THE TASK:
Could you copy each line of the listing that holds "site"?

╭─ MATERIAL TO PROCESS

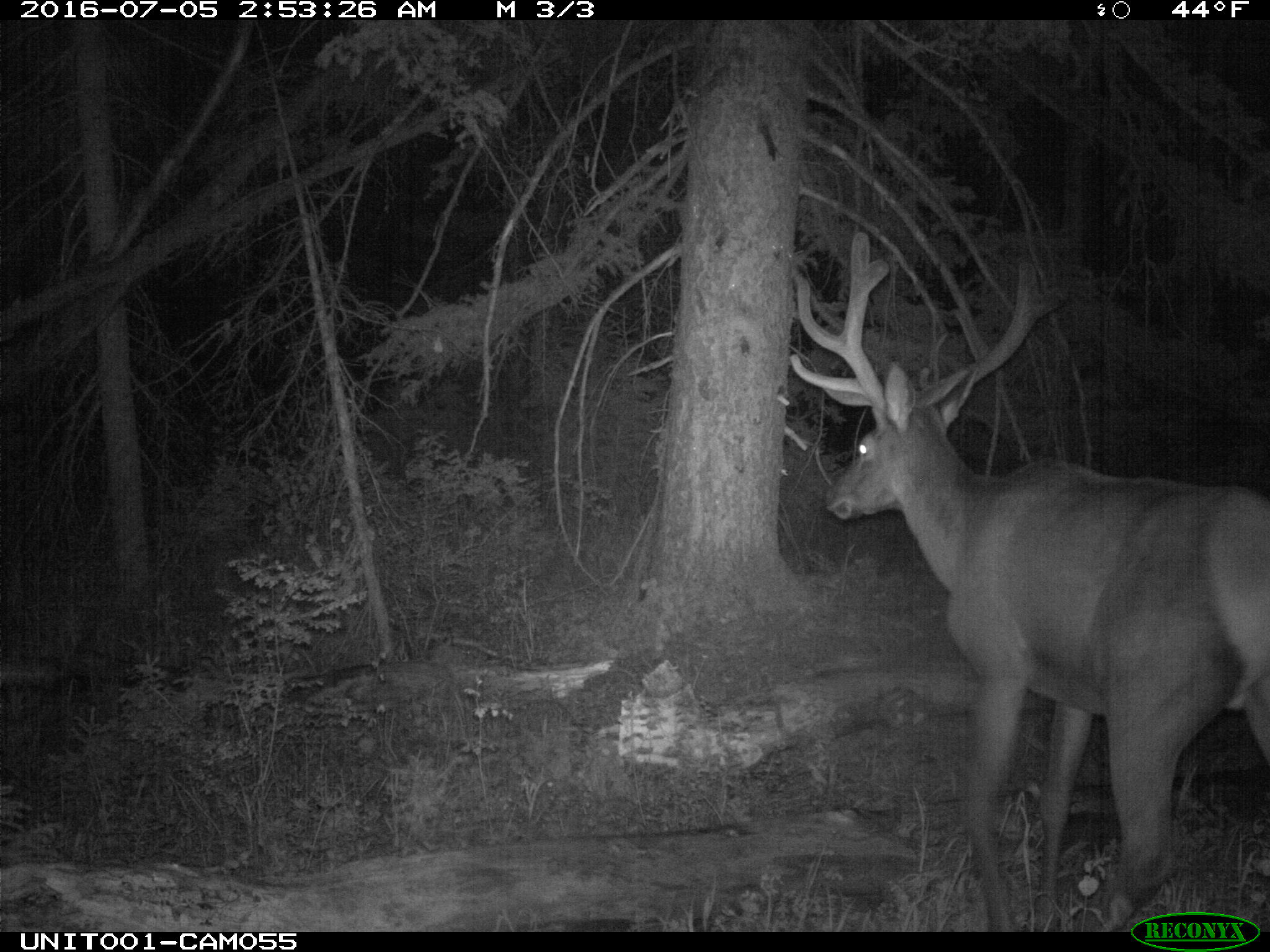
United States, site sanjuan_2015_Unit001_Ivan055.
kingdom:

╰─
╭─ MATERIAL TO PROCESS

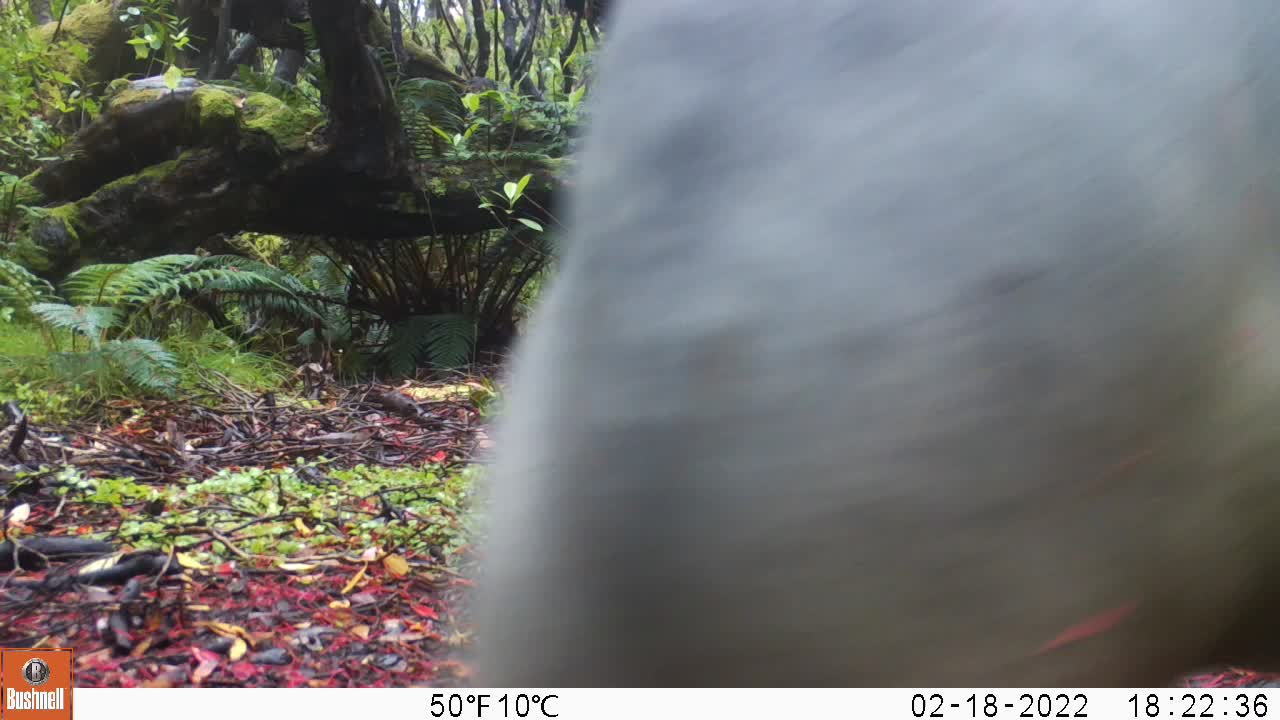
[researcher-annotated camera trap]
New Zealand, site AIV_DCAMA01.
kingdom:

╰─

COMPLETED TASK:
United States, site sanjuan_2015_Unit001_Ivan055.
New Zealand, site AIV_DCAMA01.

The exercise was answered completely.